» Set problem 1
Turn the records into a Markdown table with the columns Row and Line, starting at the line that contains "Which of the" and ending at the last line of the records. Leave out blank lines.

» Text passage
============================================================
"Traits on a boon vs a check" - Questions about Emil and Mogmurch


Rules Questions and Gameplay Discussion


This is the second of two posts I'm making, each covering specific questions I had when interpreting Class Deck characters.

The general questions being asked here are as follows:

  • 1. What defines "Playing a boon", or "While playing a boon"? Are there ever traits "on a boon" that aren't listed by default?
  • 2. Can you ever retroactively count or choose to use parts of a power in an effect?

First, I'll quote the relevant rulebook text for the appropriate references. Added in spoiler text.

Rulebook Passages:
MM Rulebook, Page 11 wrote:

Some cards allow you to use a particular skill for a specific type of check, or to use one skill instead of another. (These cards generally say things like “For your combat check, use your Strength or Melee skill,” or “Use your Strength skill instead of your Diplomacy skill.”) You may play only 1 such card or use only 1 such power to determine which skill you’re using. A few cards that can be used on checks don’t use any of your skills; they instead specify the exact dice you need to roll or the result of your die roll.
============================================================
» Given information
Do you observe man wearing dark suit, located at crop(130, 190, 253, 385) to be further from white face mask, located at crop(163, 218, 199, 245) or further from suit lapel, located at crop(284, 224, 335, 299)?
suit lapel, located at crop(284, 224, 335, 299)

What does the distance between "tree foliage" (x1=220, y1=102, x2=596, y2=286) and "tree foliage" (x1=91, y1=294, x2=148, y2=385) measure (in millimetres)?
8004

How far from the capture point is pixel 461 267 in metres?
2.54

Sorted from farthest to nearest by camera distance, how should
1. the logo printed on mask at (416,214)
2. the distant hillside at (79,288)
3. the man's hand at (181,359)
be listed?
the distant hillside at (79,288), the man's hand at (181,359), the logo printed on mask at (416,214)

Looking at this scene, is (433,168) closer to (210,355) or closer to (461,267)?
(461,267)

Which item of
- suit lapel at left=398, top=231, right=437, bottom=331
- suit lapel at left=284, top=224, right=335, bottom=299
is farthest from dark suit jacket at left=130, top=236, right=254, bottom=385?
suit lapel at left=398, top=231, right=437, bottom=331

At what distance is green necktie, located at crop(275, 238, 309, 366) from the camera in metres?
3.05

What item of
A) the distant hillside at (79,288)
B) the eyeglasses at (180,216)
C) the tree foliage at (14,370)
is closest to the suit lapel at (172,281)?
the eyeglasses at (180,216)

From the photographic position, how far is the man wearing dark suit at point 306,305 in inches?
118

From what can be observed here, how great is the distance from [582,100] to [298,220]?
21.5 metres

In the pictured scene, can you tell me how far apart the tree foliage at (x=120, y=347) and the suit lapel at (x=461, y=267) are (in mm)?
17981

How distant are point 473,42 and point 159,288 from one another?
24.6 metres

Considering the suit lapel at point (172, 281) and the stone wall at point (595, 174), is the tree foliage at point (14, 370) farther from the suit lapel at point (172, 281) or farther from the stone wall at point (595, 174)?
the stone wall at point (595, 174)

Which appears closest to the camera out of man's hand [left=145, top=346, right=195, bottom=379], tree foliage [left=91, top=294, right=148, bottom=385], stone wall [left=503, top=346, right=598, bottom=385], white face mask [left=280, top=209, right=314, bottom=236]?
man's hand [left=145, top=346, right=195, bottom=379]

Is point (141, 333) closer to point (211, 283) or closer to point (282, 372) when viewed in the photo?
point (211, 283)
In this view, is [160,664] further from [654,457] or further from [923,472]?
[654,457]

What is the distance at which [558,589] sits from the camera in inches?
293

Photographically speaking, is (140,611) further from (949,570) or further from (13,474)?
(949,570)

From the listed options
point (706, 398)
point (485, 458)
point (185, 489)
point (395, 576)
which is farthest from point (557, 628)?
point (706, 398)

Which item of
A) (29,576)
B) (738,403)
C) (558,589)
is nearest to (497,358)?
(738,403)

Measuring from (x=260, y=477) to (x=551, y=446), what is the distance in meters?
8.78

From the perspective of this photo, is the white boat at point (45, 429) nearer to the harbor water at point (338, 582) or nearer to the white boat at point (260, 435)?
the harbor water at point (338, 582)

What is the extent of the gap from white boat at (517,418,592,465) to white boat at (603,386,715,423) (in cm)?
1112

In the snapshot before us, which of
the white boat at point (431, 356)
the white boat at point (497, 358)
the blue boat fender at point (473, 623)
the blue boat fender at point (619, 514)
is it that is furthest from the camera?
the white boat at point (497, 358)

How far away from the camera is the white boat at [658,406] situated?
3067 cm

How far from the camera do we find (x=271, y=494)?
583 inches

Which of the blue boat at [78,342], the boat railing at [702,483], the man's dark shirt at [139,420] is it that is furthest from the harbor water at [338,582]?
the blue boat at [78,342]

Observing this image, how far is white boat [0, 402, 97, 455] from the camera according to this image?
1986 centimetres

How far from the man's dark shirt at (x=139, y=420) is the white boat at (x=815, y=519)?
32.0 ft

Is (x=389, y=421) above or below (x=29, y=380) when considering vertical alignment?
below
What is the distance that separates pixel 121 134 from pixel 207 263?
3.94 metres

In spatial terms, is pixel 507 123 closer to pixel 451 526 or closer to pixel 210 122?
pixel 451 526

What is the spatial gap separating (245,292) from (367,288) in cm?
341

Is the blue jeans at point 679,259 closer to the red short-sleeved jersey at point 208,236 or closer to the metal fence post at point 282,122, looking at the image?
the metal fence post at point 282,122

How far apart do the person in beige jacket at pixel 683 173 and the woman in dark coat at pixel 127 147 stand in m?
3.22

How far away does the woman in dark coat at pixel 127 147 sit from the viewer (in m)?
============================================================
» Set problem 2
Pick up the forum post on traits on a boon versus a check right where it stops.

» Written answer 1
| Row | Line |
|---|---|
| 1 | Which of the blue boat at [78,342], the boat railing at [702,483], the man's dark shirt at [139,420] is it that is furthest from the harbor water at [338,582]? |
| 2 | the blue boat at [78,342] |
| 3 | Observing this image, how far is white boat [0, 402, 97, 455] from the camera according to this image? |
| 4 | 1986 centimetres |
| 5 | How far from the man's dark shirt at (x=139, y=420) is the white boat at (x=815, y=519)? |
| 6 | 32.0 ft |
| 7 | Is (x=389, y=421) above or below (x=29, y=380) when considering vertical alignment? |
| 8 | below |
| 9 | What is the distance that separates pixel 121 134 from pixel 207 263? |
| 10 | 3.94 metres |
| 11 | In spatial terms, is pixel 507 123 closer to pixel 451 526 or closer to pixel 210 122? |
| 12 | pixel 451 526 |
| 13 | What is the spatial gap separating (245,292) from (367,288) in cm? |
| 14 | 341 |
| 15 | Is the blue jeans at point 679,259 closer to the red short-sleeved jersey at point 208,236 or closer to the metal fence post at point 282,122, looking at the image? |
| 16 | the metal fence post at point 282,122 |
| 17 | How far apart do the person in beige jacket at pixel 683 173 and the woman in dark coat at pixel 127 147 stand in m? |
| 18 | 3.22 |
| 19 | How far away does the woman in dark coat at pixel 127 147 sit from the viewer (in m)? |

» Written answer 2
The skill you’re using for the check, and any skill referenced by that skill, are added as traits to the check. For example, if your character has the skill Melee: Strength +2, and you are using your Melee skill, both the Strength and the Melee traits are added to the check. When you’re playing a card to determine the skill you’re using, that card’s traits are also added to the check; for example, revealing the weapon Heavy Pick for your combat check adds the Pick, Melee, Piercing, and Basic traits to the check. (This isn’t the same as giving you a skill; for example, playing the spell Immolate adds the Arcane trait to your check, but it does not give you the Arcane skill.) If a power adds an additional skill or die to a check, that skill or die is not added as a trait to the check. For example, a card that adds your Strength die to your combat check does not add the Strength trait to your check

Alright, so moving on to specific questions/examples. These are way more simple than the questions in my last post.

Timing and trait questions?
Emil has the power "When you play a boon that has the Poison ([ ] or Corrupted) trait, you may ignore that trait and immunities to it."

  • If you're up against a card that's immune to Poison, you can use this power to play a boon with the Poison trait, such as the Thousand Stings Whip... but it doesn't help you play a card that can ADD the poison trait to your check, because you're not playing a boon with the poison trait, right? If you recharge the Venomous Hand Crossbow +1 or Venomous Dagger +2, you're adding the Poison trait to the check, right? Or are you actually adding the poison trait to the boon, and so you can use that against poison-immune enemies?
  • If you can't recharge these cards to late add poison, then I wonder why these cards are even in the class deck, because only Emil can use them effectively and Emil doesn't actually have any power that benefits adding the Poison trait to his check - only using boons WITH the poison trait.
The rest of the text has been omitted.